The limitations of the current study include the fact that the ImPACT battery was used to measure cognitive functions of healthy participants. The ImPACT is designed to detect deficits in cognitive function in concussed individuals with notable impairments. It is possible that subtle changes in cognitive function may have occurred, which the ImPACT lacked the requisite sensitivity to detect. Second, due to a small sample size, the statistical power of the results from this study was low.
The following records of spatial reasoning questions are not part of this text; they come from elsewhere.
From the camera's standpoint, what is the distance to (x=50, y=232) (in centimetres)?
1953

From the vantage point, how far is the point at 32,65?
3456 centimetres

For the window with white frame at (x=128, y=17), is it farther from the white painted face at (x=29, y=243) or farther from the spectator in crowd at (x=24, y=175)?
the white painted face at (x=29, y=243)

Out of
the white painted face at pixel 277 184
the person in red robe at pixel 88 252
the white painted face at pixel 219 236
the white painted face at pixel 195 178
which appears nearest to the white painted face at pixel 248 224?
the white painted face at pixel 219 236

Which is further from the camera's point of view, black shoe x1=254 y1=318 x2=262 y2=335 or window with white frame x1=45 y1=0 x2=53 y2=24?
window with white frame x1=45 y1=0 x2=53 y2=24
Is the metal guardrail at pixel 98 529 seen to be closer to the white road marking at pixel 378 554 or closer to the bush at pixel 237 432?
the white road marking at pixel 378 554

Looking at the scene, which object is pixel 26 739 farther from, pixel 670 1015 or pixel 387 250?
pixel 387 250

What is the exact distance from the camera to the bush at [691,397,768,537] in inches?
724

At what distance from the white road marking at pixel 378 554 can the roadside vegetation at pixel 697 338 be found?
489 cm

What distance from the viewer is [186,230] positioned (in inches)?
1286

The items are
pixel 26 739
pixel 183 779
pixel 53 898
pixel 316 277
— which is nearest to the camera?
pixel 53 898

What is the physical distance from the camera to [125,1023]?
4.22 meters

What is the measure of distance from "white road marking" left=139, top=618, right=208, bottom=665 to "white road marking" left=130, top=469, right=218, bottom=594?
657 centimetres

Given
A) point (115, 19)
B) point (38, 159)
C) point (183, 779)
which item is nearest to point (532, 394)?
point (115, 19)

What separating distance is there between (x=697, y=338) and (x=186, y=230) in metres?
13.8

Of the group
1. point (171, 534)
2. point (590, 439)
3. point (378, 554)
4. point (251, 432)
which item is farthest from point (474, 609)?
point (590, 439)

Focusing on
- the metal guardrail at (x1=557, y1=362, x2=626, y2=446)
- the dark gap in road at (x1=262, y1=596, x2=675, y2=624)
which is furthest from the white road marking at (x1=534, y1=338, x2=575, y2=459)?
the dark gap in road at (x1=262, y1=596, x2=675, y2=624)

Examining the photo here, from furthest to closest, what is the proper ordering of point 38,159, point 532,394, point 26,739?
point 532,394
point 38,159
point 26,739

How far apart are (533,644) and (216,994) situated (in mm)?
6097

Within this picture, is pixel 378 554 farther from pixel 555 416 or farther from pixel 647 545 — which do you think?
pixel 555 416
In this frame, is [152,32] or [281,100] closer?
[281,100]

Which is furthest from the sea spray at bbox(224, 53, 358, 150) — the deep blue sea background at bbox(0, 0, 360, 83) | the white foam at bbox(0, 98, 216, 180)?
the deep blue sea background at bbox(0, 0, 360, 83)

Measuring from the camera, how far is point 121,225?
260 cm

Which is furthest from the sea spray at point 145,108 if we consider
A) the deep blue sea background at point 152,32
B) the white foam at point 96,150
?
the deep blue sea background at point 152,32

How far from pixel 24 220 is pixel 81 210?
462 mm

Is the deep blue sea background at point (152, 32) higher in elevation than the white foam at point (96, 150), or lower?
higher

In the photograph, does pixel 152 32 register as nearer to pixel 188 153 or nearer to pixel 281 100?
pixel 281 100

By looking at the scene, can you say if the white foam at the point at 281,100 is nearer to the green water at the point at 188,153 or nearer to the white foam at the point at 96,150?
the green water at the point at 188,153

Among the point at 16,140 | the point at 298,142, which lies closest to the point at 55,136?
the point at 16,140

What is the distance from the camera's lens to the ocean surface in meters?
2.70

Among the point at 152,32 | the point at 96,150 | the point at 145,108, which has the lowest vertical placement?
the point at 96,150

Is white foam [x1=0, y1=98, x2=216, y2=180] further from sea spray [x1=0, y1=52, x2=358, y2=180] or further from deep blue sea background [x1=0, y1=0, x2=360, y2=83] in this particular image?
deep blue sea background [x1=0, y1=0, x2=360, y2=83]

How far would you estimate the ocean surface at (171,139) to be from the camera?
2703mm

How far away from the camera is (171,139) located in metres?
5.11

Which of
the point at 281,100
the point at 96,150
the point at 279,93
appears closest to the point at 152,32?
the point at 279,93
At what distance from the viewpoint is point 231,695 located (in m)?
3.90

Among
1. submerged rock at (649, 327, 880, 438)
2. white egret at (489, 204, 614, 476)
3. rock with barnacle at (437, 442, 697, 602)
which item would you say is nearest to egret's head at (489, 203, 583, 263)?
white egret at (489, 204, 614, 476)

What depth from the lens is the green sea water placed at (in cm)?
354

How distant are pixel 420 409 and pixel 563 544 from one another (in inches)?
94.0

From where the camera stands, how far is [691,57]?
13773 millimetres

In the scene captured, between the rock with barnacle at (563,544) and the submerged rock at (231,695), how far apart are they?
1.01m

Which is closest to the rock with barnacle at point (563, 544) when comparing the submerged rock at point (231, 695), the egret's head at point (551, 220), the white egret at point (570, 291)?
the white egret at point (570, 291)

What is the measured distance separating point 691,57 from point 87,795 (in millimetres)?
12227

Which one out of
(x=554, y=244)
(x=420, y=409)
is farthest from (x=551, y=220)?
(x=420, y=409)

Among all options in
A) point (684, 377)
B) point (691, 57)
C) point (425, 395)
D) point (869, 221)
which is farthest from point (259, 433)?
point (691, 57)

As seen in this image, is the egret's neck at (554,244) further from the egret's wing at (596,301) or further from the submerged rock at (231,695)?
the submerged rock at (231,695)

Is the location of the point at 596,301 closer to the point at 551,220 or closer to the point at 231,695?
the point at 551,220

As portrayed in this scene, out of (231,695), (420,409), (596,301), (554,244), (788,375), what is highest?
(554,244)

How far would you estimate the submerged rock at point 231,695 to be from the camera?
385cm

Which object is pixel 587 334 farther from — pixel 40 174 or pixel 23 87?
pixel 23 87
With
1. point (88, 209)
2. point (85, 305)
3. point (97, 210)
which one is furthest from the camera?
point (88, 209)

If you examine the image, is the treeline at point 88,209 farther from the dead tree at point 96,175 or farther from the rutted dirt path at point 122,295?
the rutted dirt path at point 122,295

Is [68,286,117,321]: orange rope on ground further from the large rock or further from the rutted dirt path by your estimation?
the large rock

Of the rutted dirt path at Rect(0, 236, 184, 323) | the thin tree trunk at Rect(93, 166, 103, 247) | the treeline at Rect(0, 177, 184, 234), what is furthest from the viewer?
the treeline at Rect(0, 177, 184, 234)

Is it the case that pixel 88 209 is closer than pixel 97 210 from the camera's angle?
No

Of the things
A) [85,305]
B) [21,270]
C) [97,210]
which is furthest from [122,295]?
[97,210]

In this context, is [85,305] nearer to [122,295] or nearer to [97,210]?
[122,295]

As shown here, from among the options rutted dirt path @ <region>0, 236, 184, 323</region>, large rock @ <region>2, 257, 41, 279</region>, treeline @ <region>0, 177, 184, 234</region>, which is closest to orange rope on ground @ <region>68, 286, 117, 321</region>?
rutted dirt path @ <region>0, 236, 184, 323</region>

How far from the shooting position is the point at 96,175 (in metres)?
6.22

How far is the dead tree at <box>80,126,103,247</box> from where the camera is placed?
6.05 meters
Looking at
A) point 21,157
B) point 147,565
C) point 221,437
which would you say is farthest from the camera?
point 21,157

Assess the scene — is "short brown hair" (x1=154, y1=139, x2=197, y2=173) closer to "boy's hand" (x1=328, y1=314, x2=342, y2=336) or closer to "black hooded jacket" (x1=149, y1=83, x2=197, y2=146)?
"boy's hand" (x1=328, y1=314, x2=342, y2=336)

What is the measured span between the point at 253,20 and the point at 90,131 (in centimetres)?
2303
Replication of this aerobic and balance exercise program with a larger sample size and control group may reveal different trends within the data undetected within the present study. Lastly, this pilot study only examined healthy individuals who were regularly physically active prior to entering the study. Different results may be found if replicated with a sample of PCS or sedentary individuals. Future studies should investigate the impact of a similar, supervised aerobic exercise and balance retraining program for individuals with PCS, as long as exercise is administered below symptom threshold. If exercise is a possible viable option for PCS rehabilitation, more research regarding the ideal frequency, intensity, time, and type of exercise will have to be investigated. In addition, further investigation into the role BDNF plays as a biomarker in the severity of PCS symptoms or if increased in this biomarker are indicative of improved rehabilitation outcomes, as well as it role in other neurological impairment is warranted. Furthermore, exercise has been reported to act as a potent serotonergic mediator promoting recovery from depression [45]. If exercise and BDNF display positive relationships with improving outcomes and certain symptoms then future studies exploring the effect of exercise on BDNF concentrations in individuals with depression or with other neurological impairments is warranted.

5. Conclusions

The current pilot study supported the feasibility of a supervised four week aerobic and balance exercise program and demonstrated that the administration of such a program to a sample of healthy, physically active individuals resulted in improvements in salivary BDNF concentrations, static balance, average velocity, and area of COP measures. Further research is required to explore the application of supervised exercise programs in the concussion population or individuals with other neurological impairments.